Y un día llegaron, eran cinco.

Él los vio de lejos, eran atentos, cordiales, hasta amistosos. Habían puesto también un tallercito, bastante completo, para arreglar motos, algo que a Enrique no lo inquietó pues detestaba esas “bicicletas con motor” que eran las Puma. Los cinco eran socios y sucios, las camisas fuera del pantalón y dos en particular  insistentes, curiosos. Nunca habló con ellos.

Pero una mañana lo supo.

Vendrían a las once, lo escuchó en el almacén de boca de un amigo de un amigo de ellos y se preparó para la visita. Se preparó bien. Mandó a los hijos a buscar un camión a Villa Diego. Sacó las diez cartas crudamente amorosas, a máquina y ostensiblemente falsas, perfumadas con Polyana y que quedaron sobre el escritorio.

Afuera hacía algo de calor otoñal, las gallinas cloqueaban y  un compresor se escuchaba claramente, a lo lejos. Nada raro en ese barrio de fábricas, bares para camioneros y casitas ya de clase media, la mañana lo ignoraba al Gringo, como siempre.
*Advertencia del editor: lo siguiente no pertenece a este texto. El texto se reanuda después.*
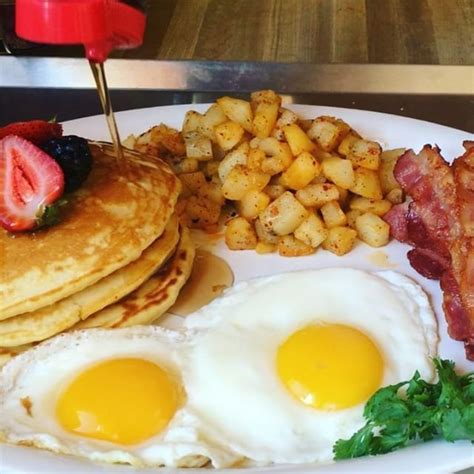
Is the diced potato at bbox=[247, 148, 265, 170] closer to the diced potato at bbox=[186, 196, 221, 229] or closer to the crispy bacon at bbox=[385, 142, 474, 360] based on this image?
the diced potato at bbox=[186, 196, 221, 229]

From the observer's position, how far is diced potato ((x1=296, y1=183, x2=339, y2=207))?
80.9 inches

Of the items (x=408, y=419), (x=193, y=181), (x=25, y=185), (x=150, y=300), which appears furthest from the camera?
(x=193, y=181)

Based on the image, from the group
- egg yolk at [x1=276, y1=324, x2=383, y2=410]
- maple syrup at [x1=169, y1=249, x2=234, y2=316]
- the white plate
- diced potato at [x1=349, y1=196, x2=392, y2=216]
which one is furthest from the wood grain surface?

Parado frente al espejo, Enrique se puso de nuevo el viejo uniforme, escondido bajo el doble fondo del viejo baúl verde oliva, intocado desde 1948.

Le quedaba muy bien a pesar de los años, el negro no se había ajado, las calaveras de plata relucían aún y la gorra intimidaba, como siempre. Escuchaba las voces en otro idioma, cada vez más cercanas, pródigas en jotas tartajeantes y que conocía muy bien, porque él mismo hablaba esa lengua desde 1941.

La larga espera había terminado: ese 30 de abril de 1965 (habían pasado 20 años) supo lo que debía hacer y que siempre supo haría, desde el principio. El SS-Obersturmbannführer Heinrich Stahl, comandante del campo de Reinstadt-Meiny condenado por dos tribunales por genocidio, tomó la Walter PPK y se pegó un tiro frente al retrato de su amado Führer, mientras el comando israelí tiraba la puerta abajo.

 

“Muerte pasional sacude Refinería”, diría La Capital al día siguiente, contraviniendo las normas editoriales sobre el suicidio.

El barrio nunca creyó lo del pasado nazi del Gringo.

Lo de la novia escondida daba más tela para cortar.